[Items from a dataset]
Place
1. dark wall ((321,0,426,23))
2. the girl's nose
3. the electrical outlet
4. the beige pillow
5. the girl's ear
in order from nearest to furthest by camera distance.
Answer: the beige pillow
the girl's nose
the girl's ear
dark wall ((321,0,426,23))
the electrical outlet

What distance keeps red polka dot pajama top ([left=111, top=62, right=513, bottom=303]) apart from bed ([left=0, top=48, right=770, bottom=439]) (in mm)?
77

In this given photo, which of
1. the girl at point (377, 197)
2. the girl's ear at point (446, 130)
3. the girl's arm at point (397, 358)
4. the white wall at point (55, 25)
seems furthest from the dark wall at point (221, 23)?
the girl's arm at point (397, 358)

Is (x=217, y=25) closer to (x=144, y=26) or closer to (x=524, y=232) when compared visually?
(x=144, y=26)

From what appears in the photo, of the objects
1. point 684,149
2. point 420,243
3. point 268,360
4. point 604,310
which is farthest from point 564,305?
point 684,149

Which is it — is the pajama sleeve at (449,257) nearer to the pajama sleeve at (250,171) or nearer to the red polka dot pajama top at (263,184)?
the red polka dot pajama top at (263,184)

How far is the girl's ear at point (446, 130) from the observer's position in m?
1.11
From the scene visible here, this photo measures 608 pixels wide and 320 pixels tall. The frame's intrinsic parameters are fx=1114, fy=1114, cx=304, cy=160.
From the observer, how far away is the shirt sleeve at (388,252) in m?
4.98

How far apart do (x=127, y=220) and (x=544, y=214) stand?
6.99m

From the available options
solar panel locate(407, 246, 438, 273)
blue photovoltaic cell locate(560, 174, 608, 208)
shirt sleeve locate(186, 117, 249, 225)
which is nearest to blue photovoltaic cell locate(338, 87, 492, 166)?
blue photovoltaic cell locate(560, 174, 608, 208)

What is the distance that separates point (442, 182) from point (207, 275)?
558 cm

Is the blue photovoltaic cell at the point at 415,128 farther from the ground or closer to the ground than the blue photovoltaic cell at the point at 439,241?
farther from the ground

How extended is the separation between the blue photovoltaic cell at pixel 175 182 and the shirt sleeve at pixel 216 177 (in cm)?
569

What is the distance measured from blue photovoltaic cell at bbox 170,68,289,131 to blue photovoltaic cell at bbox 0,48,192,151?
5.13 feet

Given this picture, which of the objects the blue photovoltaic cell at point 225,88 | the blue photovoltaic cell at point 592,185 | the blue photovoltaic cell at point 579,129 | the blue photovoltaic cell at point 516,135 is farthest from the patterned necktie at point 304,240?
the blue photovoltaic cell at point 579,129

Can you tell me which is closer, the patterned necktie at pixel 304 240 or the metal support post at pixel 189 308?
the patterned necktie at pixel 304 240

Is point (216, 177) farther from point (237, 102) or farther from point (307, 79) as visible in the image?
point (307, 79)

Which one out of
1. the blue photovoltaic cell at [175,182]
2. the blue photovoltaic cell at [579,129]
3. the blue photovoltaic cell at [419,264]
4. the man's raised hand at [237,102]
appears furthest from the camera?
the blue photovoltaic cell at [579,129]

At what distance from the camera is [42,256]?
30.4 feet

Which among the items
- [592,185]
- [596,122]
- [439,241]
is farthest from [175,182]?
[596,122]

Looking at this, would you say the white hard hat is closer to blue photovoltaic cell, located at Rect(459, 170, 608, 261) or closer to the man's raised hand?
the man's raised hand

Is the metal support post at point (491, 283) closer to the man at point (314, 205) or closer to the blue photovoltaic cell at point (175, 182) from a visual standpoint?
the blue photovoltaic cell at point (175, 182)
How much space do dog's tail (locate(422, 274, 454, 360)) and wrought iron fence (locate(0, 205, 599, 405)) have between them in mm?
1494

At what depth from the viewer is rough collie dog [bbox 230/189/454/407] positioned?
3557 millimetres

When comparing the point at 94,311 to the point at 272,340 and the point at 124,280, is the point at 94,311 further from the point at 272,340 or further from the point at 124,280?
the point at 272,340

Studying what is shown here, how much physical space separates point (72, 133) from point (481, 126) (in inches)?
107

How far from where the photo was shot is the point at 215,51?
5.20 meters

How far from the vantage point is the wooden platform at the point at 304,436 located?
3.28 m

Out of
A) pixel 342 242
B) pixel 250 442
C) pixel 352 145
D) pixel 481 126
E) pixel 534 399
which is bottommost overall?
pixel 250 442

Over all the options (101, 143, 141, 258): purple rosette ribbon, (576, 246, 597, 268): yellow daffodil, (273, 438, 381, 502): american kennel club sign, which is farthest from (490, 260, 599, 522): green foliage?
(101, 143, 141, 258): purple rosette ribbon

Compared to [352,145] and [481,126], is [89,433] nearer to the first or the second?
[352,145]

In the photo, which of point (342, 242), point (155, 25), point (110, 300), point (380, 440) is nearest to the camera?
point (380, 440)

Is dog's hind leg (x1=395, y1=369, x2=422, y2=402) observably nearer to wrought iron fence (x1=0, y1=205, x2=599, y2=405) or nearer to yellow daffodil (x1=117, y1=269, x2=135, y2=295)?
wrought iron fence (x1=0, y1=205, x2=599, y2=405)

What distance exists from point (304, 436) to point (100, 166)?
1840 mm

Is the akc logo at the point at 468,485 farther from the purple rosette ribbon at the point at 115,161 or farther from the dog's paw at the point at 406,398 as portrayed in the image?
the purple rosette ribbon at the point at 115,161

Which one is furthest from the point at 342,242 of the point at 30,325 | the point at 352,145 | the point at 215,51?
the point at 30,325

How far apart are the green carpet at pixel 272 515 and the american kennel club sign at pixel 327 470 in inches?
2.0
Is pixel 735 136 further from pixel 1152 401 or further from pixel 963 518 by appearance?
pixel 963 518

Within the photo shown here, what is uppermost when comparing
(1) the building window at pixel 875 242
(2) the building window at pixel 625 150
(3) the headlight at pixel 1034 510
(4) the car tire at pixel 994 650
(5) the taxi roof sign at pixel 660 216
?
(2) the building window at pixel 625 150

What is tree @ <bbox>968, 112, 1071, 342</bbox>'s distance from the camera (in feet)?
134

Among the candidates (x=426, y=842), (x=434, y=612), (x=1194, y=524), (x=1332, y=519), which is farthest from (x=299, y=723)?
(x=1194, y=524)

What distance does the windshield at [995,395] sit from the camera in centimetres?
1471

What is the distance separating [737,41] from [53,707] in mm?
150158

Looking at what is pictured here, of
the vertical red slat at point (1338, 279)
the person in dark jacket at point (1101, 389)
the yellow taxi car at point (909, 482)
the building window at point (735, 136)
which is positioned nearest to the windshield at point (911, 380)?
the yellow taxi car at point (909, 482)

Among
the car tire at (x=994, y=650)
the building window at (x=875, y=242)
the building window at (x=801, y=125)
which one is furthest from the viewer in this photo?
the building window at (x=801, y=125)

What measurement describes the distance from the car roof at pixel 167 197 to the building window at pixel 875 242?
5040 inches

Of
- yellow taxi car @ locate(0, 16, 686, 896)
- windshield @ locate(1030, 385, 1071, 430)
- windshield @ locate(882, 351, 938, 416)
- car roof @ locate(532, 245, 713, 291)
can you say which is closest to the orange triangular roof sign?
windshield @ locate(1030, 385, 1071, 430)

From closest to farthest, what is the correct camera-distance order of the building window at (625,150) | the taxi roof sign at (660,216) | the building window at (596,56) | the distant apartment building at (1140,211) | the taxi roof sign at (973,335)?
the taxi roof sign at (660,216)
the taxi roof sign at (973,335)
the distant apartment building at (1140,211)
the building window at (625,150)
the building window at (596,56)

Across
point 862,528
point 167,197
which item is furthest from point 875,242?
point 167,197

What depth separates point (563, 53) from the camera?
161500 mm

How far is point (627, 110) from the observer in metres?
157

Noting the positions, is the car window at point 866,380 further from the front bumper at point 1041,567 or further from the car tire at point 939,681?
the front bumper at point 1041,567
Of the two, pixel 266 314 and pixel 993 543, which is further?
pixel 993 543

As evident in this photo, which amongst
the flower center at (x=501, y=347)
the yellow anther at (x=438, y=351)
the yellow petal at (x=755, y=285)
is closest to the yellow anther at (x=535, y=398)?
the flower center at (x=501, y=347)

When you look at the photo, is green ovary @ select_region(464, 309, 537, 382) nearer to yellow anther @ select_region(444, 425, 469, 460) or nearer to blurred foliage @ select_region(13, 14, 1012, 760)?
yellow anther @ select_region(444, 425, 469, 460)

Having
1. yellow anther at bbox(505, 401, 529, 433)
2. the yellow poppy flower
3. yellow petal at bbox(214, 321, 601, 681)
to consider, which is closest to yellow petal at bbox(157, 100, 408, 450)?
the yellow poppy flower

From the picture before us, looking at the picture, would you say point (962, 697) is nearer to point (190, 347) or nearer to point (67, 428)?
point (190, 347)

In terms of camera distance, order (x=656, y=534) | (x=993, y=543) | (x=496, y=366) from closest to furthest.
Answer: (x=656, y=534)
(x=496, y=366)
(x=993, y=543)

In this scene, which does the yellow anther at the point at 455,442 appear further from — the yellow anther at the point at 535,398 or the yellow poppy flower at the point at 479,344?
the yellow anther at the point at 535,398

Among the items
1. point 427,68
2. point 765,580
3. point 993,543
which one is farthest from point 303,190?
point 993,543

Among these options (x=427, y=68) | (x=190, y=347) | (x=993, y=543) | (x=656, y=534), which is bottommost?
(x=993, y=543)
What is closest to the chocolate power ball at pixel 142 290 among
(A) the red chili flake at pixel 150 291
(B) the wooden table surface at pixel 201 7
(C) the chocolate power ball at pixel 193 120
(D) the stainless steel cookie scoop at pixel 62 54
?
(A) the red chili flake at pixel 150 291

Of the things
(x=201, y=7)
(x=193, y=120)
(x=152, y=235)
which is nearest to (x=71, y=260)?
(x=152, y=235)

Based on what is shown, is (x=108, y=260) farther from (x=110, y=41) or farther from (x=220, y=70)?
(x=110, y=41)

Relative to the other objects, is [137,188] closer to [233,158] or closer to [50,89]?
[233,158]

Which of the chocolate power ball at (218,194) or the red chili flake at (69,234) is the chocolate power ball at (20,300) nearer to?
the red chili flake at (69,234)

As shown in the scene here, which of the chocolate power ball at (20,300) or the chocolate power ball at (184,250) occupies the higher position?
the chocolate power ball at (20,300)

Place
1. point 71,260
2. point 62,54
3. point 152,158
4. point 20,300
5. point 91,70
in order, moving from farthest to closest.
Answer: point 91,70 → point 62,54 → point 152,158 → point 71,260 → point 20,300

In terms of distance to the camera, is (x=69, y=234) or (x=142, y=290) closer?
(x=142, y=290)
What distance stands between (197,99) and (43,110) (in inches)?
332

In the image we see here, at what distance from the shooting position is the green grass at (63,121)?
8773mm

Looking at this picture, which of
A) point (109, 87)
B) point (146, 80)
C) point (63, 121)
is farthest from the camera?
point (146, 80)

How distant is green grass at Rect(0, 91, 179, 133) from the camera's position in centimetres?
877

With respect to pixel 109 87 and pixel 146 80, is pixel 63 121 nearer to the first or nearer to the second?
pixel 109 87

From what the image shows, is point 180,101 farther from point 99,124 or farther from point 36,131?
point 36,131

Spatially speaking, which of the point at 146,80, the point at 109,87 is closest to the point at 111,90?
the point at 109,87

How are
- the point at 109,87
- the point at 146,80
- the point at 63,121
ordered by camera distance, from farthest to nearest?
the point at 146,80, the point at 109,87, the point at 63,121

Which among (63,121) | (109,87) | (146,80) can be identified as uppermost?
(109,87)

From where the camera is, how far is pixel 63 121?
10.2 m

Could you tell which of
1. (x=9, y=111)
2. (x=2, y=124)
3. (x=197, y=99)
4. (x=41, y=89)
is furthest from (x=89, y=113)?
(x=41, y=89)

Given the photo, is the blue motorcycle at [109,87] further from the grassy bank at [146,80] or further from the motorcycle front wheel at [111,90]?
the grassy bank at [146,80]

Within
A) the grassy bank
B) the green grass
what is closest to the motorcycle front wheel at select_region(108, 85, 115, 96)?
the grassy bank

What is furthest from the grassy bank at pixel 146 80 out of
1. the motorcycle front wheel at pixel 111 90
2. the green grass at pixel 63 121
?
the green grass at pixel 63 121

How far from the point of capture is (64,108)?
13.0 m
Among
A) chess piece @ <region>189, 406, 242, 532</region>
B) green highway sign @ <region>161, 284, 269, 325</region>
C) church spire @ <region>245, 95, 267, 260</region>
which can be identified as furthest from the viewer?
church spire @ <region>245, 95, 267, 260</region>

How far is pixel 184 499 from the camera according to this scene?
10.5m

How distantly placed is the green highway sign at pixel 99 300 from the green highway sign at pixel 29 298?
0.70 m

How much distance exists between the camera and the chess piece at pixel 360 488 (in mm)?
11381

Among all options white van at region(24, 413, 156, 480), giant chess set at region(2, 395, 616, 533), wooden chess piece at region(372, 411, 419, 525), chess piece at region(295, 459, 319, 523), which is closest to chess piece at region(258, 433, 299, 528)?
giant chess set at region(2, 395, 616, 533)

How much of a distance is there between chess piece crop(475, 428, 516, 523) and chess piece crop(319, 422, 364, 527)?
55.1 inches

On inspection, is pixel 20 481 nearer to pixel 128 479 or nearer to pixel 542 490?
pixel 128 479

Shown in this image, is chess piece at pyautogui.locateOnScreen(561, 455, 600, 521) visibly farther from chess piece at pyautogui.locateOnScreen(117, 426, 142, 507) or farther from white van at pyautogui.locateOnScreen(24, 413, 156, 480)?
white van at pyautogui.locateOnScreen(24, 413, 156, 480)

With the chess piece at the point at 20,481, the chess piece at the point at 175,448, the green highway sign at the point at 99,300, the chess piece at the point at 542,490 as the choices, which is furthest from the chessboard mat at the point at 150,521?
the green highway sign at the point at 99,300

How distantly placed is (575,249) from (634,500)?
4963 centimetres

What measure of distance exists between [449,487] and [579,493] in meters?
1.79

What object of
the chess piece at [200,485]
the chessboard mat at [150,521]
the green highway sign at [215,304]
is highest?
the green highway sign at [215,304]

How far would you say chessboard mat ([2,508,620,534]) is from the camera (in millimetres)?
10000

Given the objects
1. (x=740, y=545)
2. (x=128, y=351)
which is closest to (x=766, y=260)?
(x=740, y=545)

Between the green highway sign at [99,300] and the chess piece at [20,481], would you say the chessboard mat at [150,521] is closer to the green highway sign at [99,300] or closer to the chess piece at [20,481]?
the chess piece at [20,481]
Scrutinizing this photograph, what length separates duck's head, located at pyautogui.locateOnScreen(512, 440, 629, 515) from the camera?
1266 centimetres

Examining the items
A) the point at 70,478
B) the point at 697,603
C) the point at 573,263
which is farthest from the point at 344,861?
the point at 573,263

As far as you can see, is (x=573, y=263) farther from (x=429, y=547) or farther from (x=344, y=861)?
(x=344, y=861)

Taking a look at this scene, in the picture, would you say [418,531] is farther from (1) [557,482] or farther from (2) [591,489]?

§ **Do this**: Copy exactly the lines from the one containing "How distantly placed is (575,249)" through the last line of the records, both included, and nothing else.

§ **The reply**:
How distantly placed is (575,249) from (634,500)?
4963 centimetres

What measure of distance exists between [449,487] and [579,493] in meters?
1.79

What object of
the chess piece at [200,485]
the chessboard mat at [150,521]
the green highway sign at [215,304]
is highest?
the green highway sign at [215,304]

How far would you say chessboard mat ([2,508,620,534]) is from the camera (in millimetres)?
10000

Given the objects
1. (x=740, y=545)
2. (x=128, y=351)
which is closest to (x=766, y=260)?
(x=740, y=545)

Between the green highway sign at [99,300] and the chess piece at [20,481], would you say the chessboard mat at [150,521] is closer to the green highway sign at [99,300] or closer to the chess piece at [20,481]?
the chess piece at [20,481]
Scrutinizing this photograph, what length separates duck's head, located at pyautogui.locateOnScreen(512, 440, 629, 515) from the camera?
1266 centimetres

Examining the items
A) the point at 70,478
B) the point at 697,603
C) the point at 573,263
which is farthest from the point at 344,861?
the point at 573,263

As far as you can see, is (x=573, y=263) farther from (x=429, y=547) or farther from (x=344, y=861)?
(x=344, y=861)

Taking a look at this scene, in the picture, would you say [418,531] is farther from (1) [557,482] or farther from (2) [591,489]?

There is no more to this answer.